Everyone has days when everything seems to go wrong. Bodhinatha emphasizes that we must recognize that days like this happen and not have an unrealistic idea that all days are going to be perfect, productive, smooth-flowing days. This is the key to not getting totally frustrated. It's also good to step back if you can. Don't just push and get externalized if things aren't working out right. Allow the mind to relax and the subsuperconscious to come through.

Unedited Transcript:

One more area which is very frustrating, something I am sure we have all experienced: days when everything goes wrong. Is anyone here who has not experienced a day when everything seems to go wrong? Raise your hand. OK. This is a common experience, right? One that is called, getting up on the wrong side of the tatami mat, or the wrong side of the futon or the wrong side of the bed. Just from when you get up in the morning onward, everything seems to go wrong. Ah, one of those days. Maybe, it is ashtami! Even ashtami is problematic mostly, at least in the monastery, for communications between people. It is like, there is static in the air. The reception is not good. Somebody says something, you hear something else, you misunderstand. Communications between people get complicated, misunderstood, hurt feelings arise and so forth. It is not a good day for teaching or holding classes. That is why in the traditional Hindu study system, you don't go to school on ashtami.

Anyway these kinds of days do happen. When the day is over, instead of taking the two steps forward that you thought you were going to take, you have taken one step backwards. Things went so poorly, it would have been better if you had not done anything. It is like the data got erased. Now, you have to spend tomorrow recreating it. Whereas, if you had not done it, you would still have your data. But, what you did erased the data and you have to spend one more extra day to catch up to where you were, before you started that day.

So, definitely an excuse to feel, "I am frustrated and discontent because not enough is getting accomplished." Another reason for feeling frustrated - not enough got accomplished.

This can be very discouraging, if we get ourselves into that state of mind.

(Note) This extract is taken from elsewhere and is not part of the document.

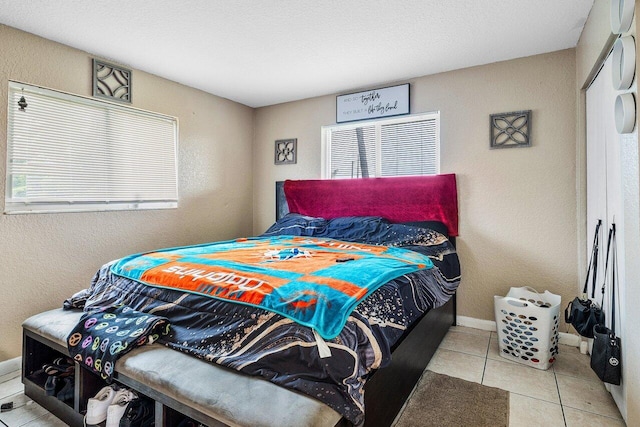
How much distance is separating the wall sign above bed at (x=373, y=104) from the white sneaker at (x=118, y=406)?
3019 millimetres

The basic problem is, we are refusing to recognize that days like this happen. They just happen. We cannot prevent them from happening. We don't complain when everything goes super-well and we get twice as much done as we expect, right? Somehow that is OK. If we can get twice as much done, everything will go better than ever. But, if the opposite happens, it is like bad karma, you know. It is not supposed to happen. So, having a realistic expectation that things like that happen, is the first key to not getting totally frustrated.

A nice approach, if you are able, in the midst of something like that, is to step back. Sometimes our tendency is the opposite. We are like the charging ram or goat, butting our head against something. We want to push forward at all costs. Things get even worse when we push forward with more willpower, somehow. "This exertion of willpower is going to solve our problem. If only we keep trying and trying and trying, everything will work and we will figure it out," and so forth. But, that can be very externalized, pushing like that. We get ourselves out into external consciousness if we are not careful.

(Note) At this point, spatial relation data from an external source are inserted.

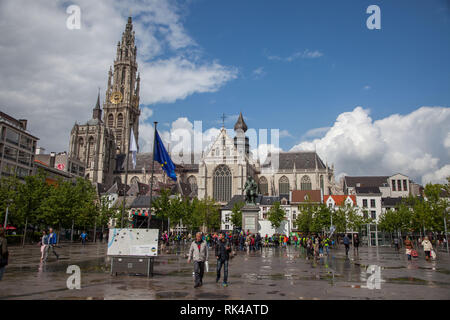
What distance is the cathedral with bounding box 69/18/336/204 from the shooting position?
8138 centimetres

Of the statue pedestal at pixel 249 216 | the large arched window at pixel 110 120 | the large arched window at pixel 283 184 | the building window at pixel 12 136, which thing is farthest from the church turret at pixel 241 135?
the statue pedestal at pixel 249 216

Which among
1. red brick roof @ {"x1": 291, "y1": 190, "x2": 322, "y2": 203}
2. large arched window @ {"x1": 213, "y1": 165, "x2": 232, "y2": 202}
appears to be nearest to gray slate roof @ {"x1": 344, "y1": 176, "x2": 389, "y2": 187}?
red brick roof @ {"x1": 291, "y1": 190, "x2": 322, "y2": 203}

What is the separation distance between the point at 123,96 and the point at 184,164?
34936 millimetres

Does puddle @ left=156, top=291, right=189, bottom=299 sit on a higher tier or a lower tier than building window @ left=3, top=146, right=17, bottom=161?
lower

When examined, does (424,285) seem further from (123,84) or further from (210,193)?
(123,84)

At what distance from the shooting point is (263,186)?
93.1m

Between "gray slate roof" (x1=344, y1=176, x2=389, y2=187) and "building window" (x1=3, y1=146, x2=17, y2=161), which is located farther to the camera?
"gray slate roof" (x1=344, y1=176, x2=389, y2=187)

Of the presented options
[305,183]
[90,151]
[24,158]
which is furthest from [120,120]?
[305,183]

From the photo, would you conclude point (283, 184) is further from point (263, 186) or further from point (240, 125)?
point (240, 125)

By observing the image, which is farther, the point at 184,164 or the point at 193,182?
the point at 184,164

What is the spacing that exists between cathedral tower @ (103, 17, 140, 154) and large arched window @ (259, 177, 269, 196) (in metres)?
47.0

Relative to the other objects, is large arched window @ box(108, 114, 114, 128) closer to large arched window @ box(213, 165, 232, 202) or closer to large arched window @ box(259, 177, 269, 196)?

The opposite can be more helpful if we are in a situation where we can do it. Step back, step away from it. Go do something else. Take a short walk. Eat lunch early. Do something to step back from it. Avoid this tendency to just push, push into external consciousness. Then, come back to it. You may come back to it in a more intuitive flow, things may work better just because you stepped back, internalized your awareness enough, so that you are approaching it from a different state of mind. Sometimes if there is a problem you cannot solve, you just sit down and the solution is immediately in your mind from your subsuperconscious. You let external tension go enough to go inside and the inner comes out. You sit and say, "Oh" and quite easily solve something that you could not solve for hours. Just by stepping back.

So, that is a very helpful approach that Gurudeva teaches in 'Merging with Siva' for bringing through the subsuperconscious mind. We need to relax, to let the tension go.

Another approach to this kind of situation, particularly if others are involved in a group effort, is to see if there is some knowledge lacking. Maybe we don't know enough about this computer program. Somebody does not know enough. Maybe we don't understand a certain piece of machinery. One of the persons on the team does not understand enough about this piece of equipment. So therefore, we haven't used it in an efficient way because we are lacking in knowledge. Quite often that can be what is causing everything to go wrong. Either we or someone else does not understand something.

In the instance of everything going wrong, we usually don't think about things like that. But, if we can step back and ask that question, "Does somebody not understand? Do they need training in something? What kind of training is needed? Do we need to pull out a book? Do we need an instructor to come in? Do I need to teach somebody something?" To step back in the midst of that kind of frustration and ask that question and if you come up with an answer, then implement it. "Yes, we need training in this, this and this. This person is not trained, I am not trained. If we go through that training, we can prevent this from happening again." A very good approach to working through the situation, the frustration.

So, those are just a few thoughts. This is a topic under development, like website that says, "Under Construction." That is all I have for this morning.